• **Data listing**
_____

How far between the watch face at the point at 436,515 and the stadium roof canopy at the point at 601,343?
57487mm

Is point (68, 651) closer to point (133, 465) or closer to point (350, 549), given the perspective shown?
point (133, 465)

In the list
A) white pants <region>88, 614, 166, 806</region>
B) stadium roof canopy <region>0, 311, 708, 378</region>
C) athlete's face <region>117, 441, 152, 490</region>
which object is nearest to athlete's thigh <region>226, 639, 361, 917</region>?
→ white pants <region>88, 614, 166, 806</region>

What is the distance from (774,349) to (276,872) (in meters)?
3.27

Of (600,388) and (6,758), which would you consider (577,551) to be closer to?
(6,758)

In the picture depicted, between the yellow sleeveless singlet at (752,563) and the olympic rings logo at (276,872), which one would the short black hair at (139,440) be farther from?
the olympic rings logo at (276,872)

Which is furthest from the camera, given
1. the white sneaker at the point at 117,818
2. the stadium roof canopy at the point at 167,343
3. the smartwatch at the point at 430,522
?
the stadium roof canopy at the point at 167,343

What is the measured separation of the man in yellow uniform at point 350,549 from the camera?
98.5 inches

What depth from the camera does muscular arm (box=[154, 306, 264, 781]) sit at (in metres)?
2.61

_____

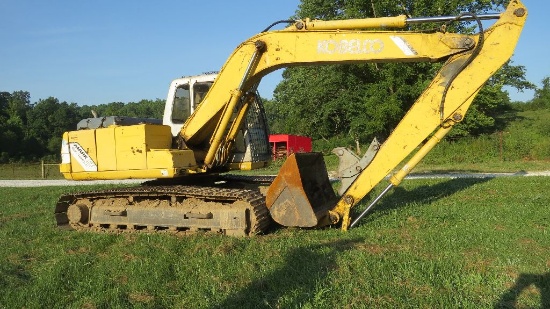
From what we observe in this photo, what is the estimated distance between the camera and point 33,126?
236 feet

_____

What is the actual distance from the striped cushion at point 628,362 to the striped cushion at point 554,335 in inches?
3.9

_____

Copy out every line of the listing above that contains the word "stadium".

How far between the watch face at the point at 436,515 and the stadium roof canopy at the point at 601,343?
B) stadium roof canopy <region>0, 311, 708, 378</region>
2. the stadium roof canopy at the point at 167,343
the stadium roof canopy at the point at 167,343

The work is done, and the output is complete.